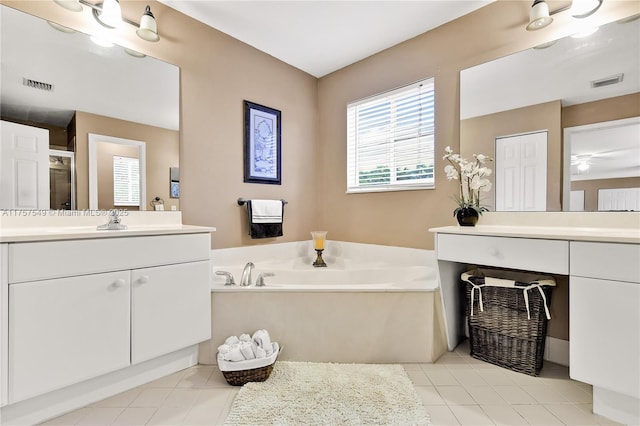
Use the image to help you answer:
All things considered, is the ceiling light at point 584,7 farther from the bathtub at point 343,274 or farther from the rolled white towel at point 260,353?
the rolled white towel at point 260,353

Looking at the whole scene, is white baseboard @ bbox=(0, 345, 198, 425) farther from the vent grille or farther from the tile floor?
the vent grille

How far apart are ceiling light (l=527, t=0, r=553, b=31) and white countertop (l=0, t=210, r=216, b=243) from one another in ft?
7.72

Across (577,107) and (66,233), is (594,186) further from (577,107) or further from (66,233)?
(66,233)

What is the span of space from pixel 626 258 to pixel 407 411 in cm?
114

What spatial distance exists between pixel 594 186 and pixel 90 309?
273 cm

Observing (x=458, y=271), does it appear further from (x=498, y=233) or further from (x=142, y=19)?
(x=142, y=19)

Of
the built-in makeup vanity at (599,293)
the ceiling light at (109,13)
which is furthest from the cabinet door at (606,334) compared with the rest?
the ceiling light at (109,13)

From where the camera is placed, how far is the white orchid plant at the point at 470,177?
6.60 feet

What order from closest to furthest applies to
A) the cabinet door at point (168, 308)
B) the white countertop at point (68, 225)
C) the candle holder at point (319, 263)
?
the white countertop at point (68, 225), the cabinet door at point (168, 308), the candle holder at point (319, 263)

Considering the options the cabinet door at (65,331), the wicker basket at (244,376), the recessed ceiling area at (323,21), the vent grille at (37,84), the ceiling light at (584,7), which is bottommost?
the wicker basket at (244,376)

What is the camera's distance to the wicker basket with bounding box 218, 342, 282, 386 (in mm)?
1570

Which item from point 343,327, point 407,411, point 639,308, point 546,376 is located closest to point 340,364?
point 343,327

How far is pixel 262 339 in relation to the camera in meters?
1.70

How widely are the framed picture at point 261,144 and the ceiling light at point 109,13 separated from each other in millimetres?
999
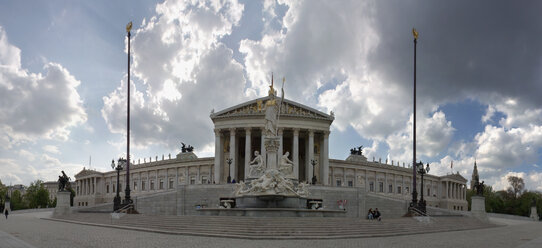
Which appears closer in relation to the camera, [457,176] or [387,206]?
[387,206]

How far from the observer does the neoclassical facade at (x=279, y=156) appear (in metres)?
71.7

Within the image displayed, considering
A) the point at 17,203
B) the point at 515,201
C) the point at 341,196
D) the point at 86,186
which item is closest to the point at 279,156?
the point at 341,196

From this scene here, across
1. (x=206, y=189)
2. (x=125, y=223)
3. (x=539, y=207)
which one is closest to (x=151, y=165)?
(x=206, y=189)

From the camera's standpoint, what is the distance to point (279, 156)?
57688mm

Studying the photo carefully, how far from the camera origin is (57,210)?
47.6m

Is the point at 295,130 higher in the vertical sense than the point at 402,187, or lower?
higher

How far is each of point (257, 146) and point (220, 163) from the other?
8970mm

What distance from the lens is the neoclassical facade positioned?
2822 inches

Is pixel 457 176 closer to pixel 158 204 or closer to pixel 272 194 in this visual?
pixel 158 204

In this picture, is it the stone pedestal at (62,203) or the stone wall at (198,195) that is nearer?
the stone pedestal at (62,203)

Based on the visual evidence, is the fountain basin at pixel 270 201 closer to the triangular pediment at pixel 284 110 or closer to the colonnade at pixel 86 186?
the triangular pediment at pixel 284 110

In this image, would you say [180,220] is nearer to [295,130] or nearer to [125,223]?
[125,223]

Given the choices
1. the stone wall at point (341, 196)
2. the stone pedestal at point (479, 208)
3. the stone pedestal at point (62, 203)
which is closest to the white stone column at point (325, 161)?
the stone wall at point (341, 196)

** Short task **
Reproduce word for word the lines starting at the one that contains "In this picture, is" and ending at the final line of the entries, with both ends included.

** Correct answer **
In this picture, is it the stone pedestal at (62,203) or the stone wall at (198,195) that is nearer?
the stone pedestal at (62,203)

Based on the visual evidence, is the fountain basin at pixel 270 201 closer to the triangular pediment at pixel 284 110 or closer to the colonnade at pixel 86 186?
the triangular pediment at pixel 284 110

In this image, would you say [180,220] is nearer to [295,130] or nearer to [125,223]?
[125,223]

Given the choices
1. the stone wall at point (341, 196)
2. the stone pedestal at point (479, 208)
3. the stone pedestal at point (62, 203)
which is closest to the white stone column at point (325, 161)?
the stone wall at point (341, 196)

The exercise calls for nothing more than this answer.